Ambassador to Vatican
- In office July 2017 – July 2021
- President: Nana Akuffo-Addo
- Succeeded by: Past

Personal details
- Born: January 1948 (age 78) Ghana
- Party: Independent Candidate
- Children: four

= Joseph Kojo Akudibilah =

Ghanaian politician and diplomat

Joseph Kojo Akudibillah (born January 1948) is a Ghanaian diplomat and an independent candidate. He is currently Ghana's ambassador to the Vatican.

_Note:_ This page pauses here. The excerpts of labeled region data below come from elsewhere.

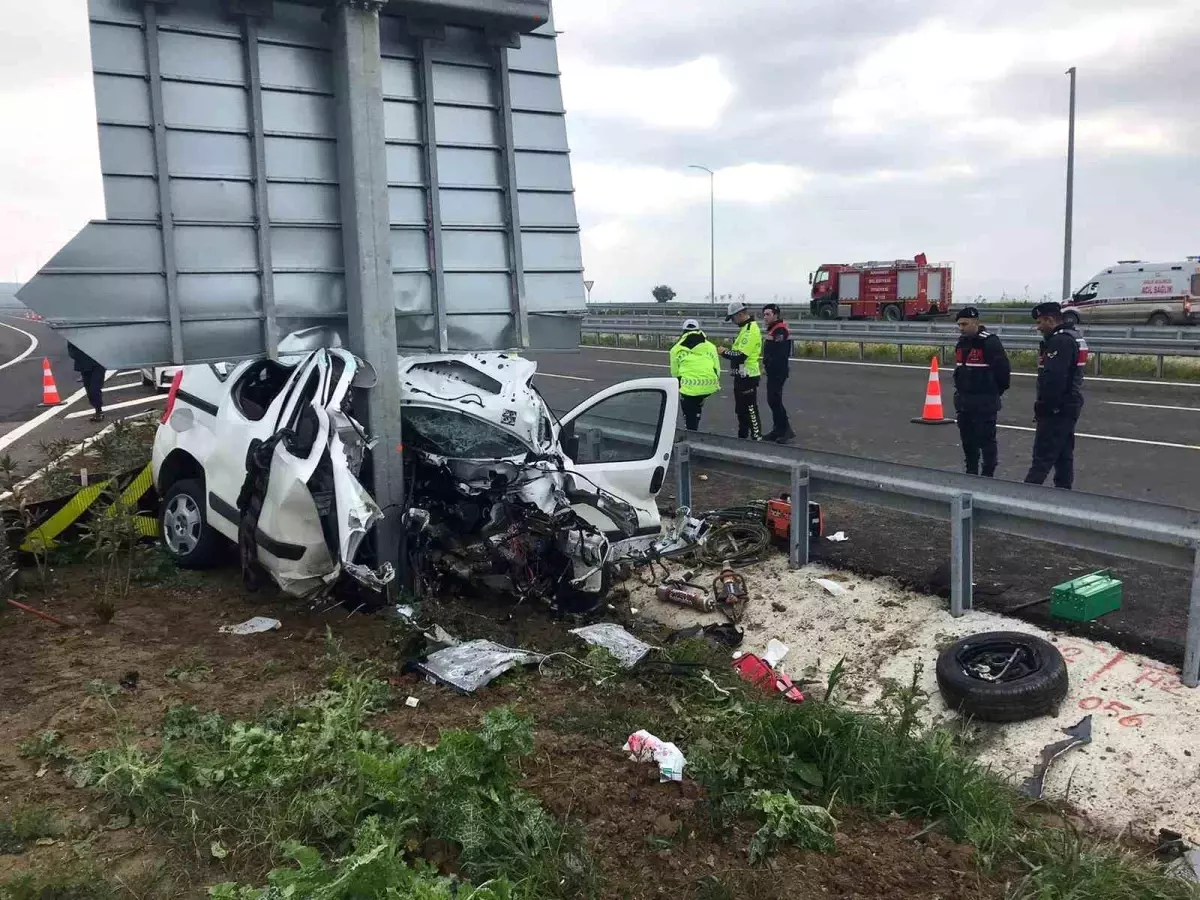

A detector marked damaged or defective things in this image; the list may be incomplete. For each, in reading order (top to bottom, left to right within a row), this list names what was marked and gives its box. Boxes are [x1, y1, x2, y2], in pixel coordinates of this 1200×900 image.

wrecked white car [156, 348, 686, 609]
detached car tire [159, 480, 223, 571]
detached car tire [936, 633, 1070, 724]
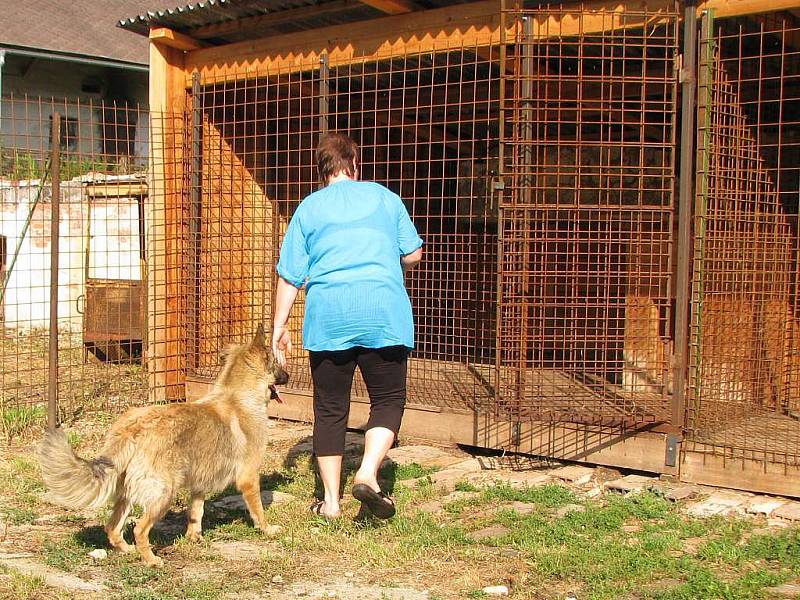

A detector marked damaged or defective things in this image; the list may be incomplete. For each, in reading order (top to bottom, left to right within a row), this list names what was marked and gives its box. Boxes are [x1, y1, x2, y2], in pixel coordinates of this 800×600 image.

rusty metal bar [664, 0, 696, 464]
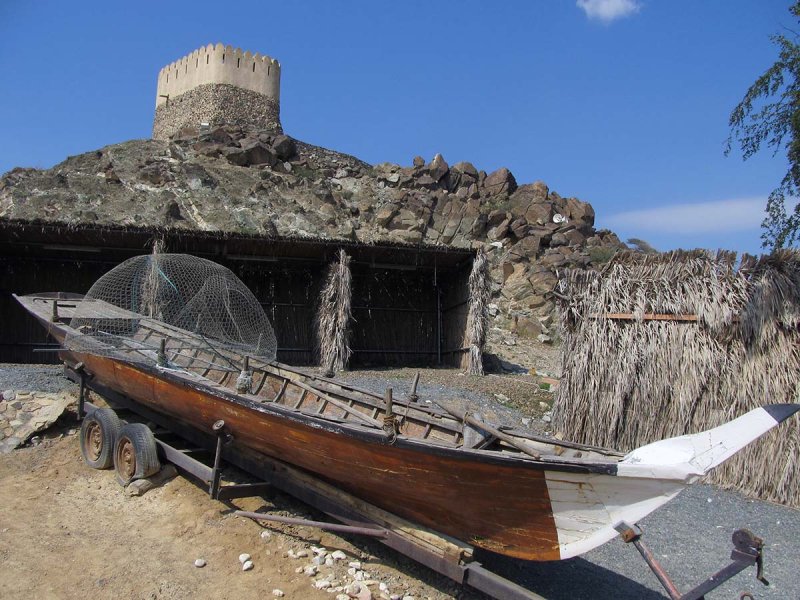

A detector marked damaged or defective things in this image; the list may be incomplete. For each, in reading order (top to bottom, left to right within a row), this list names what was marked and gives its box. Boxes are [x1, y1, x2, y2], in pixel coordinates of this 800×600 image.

==Ambassadorial appointment==
In July 2017, President Nana Akuffo-Addo named Joseph Kojo Akudibillah as Ghana's ambassador to Vatican. He was among twenty two other distinguished Ghanaians who were named to head various diplomatic Ghanaian mission in the world.

==Early life==

Akudibilla was a parishioner of the St Anthony's Catholic Church at Daduuri in the Bawku Municipality of the Catholic Diocese of Navrongo-Bolgatanga prior to his appointment as Ambassador to the Vatican in 2017. He holds an academic diploma in nursing sciences.

==Personal life==

Mrs Margaret Adunadaga Minyila is the spouse of Joseph Akudibillah with which he has four children.

==Politics==

He was also the MP for the then Garu-Tempane Constituency from 2000 to 2004. In the year 2000, he won the general elections as the member of parliament for the Garu-Tempane constituency of the Upper East Region of Ghana. He won as an independent candidate in that election for the Upper East Region. Akudibillah was elected with 14,282 valid votes cast. This was equivalent to 45.40% of the total valid votes cast. He was elected over Dominic Azumah Azimbe of the National Democratic Congress, William Pullam of the Peoples National Convention Party, Emmanuel S.N.Asigri of the New Patriotic Party, Tindogo D.Ashock of the Convention Peoples Party, Halid M.Yussif of the United Ghana Movement and Hamidu Sahanona of the National Reform Party. These acquired 12,224, 2,908, 1,360, 293, 246,138 votes out of the total valid votes cast respectively. These were equivalent to 38.90%, 9.20%, 4.30%,0.90%, 0.80%, 0.40% respectively of total valid votes cast.